Aim of the exercise:
Pull out each line of the entries below that contains the string "standing", treating uppercase and lowercase letters as different.
····················
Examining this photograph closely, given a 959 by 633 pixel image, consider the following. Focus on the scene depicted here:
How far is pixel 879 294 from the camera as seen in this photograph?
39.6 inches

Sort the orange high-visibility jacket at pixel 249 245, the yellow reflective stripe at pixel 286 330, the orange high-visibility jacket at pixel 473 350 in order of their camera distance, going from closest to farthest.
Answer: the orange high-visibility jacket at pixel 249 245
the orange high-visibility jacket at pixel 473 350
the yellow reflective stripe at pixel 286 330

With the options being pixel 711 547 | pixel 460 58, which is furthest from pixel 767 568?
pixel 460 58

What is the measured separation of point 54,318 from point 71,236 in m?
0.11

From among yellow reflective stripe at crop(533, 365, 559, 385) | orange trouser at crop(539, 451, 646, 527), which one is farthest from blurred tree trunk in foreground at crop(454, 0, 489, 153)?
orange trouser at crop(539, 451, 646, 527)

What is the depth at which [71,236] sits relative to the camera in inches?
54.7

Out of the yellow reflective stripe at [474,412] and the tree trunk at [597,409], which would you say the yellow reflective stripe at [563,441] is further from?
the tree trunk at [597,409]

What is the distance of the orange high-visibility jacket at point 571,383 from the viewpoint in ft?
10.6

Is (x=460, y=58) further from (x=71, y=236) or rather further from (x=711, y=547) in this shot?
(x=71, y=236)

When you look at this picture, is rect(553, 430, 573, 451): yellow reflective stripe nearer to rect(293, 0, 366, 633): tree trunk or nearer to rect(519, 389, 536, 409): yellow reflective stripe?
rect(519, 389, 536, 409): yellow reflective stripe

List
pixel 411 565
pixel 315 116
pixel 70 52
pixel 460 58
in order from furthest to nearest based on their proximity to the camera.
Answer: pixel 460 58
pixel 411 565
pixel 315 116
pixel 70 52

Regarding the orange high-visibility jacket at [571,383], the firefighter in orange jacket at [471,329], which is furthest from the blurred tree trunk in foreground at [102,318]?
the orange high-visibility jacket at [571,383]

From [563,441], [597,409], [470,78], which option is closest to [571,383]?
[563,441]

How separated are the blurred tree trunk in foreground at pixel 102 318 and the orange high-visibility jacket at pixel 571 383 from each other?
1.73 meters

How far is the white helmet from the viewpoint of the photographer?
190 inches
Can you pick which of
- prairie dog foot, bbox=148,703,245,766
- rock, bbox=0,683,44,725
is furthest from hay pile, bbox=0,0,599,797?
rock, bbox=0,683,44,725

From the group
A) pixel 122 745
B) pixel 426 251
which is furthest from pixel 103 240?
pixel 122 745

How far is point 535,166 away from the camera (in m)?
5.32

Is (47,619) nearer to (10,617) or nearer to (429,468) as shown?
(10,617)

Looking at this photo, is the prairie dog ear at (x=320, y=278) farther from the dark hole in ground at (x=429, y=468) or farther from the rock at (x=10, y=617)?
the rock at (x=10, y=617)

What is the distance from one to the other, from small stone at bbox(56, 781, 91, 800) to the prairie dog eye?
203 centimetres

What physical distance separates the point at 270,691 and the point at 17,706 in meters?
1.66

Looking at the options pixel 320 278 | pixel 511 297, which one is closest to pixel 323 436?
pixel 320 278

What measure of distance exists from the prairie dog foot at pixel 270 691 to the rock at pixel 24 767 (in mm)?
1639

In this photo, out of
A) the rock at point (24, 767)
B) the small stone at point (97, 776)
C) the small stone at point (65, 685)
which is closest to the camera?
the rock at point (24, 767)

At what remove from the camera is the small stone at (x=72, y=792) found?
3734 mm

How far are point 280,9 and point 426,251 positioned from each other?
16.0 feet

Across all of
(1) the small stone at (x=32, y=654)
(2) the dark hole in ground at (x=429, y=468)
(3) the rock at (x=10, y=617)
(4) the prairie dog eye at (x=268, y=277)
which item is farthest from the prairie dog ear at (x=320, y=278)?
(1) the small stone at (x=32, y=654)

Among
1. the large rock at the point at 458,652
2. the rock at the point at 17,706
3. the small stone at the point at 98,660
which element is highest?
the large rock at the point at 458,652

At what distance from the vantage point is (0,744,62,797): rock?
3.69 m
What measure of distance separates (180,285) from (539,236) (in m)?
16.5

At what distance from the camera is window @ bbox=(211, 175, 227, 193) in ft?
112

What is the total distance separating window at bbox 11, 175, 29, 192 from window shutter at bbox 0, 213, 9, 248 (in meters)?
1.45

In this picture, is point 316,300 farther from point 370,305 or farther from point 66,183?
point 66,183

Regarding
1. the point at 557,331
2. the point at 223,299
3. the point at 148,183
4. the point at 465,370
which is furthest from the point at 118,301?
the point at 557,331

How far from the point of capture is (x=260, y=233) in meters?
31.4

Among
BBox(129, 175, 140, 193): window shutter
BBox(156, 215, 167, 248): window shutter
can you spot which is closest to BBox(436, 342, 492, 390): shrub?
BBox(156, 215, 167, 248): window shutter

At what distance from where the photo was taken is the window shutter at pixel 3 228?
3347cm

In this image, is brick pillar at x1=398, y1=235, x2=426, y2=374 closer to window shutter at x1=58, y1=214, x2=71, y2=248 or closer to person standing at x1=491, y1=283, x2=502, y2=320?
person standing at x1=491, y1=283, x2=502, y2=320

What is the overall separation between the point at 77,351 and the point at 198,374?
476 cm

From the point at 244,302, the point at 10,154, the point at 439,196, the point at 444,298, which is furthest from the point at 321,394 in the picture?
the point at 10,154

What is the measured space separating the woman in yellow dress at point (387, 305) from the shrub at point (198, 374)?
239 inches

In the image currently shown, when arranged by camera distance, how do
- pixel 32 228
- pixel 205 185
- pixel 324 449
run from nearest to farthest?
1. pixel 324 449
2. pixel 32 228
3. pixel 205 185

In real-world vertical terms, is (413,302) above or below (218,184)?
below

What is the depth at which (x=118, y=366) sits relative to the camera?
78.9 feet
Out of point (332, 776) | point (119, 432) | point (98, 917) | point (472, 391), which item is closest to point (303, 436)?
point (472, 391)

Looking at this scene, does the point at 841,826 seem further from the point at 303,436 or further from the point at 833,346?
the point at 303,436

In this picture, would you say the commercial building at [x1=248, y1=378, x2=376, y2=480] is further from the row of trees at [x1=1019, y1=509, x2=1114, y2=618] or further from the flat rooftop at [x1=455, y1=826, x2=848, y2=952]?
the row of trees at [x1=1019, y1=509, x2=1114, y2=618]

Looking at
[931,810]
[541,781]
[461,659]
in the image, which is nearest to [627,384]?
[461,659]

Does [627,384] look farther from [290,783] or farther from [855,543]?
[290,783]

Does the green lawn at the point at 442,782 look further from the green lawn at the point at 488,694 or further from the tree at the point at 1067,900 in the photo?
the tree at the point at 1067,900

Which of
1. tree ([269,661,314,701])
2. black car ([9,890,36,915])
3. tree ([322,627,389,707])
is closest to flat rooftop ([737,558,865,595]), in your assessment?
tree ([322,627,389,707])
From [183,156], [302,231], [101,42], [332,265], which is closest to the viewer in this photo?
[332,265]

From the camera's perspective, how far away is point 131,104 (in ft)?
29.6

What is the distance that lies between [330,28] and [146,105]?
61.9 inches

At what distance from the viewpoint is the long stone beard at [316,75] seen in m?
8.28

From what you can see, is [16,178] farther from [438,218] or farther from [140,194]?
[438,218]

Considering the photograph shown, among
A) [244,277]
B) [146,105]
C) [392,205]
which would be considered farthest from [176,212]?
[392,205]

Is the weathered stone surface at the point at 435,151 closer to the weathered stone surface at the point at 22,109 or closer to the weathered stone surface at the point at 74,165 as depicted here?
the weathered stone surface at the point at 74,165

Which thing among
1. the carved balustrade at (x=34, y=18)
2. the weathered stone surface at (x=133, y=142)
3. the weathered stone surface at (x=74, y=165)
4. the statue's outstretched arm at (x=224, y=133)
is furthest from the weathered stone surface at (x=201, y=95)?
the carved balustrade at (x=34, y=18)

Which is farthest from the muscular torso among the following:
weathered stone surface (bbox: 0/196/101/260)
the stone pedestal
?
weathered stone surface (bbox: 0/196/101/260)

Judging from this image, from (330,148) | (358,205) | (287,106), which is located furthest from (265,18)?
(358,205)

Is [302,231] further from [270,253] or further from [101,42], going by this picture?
····················
Exercise output:
In this image, is brick pillar at x1=398, y1=235, x2=426, y2=374 closer to window shutter at x1=58, y1=214, x2=71, y2=248 or closer to person standing at x1=491, y1=283, x2=502, y2=320?
person standing at x1=491, y1=283, x2=502, y2=320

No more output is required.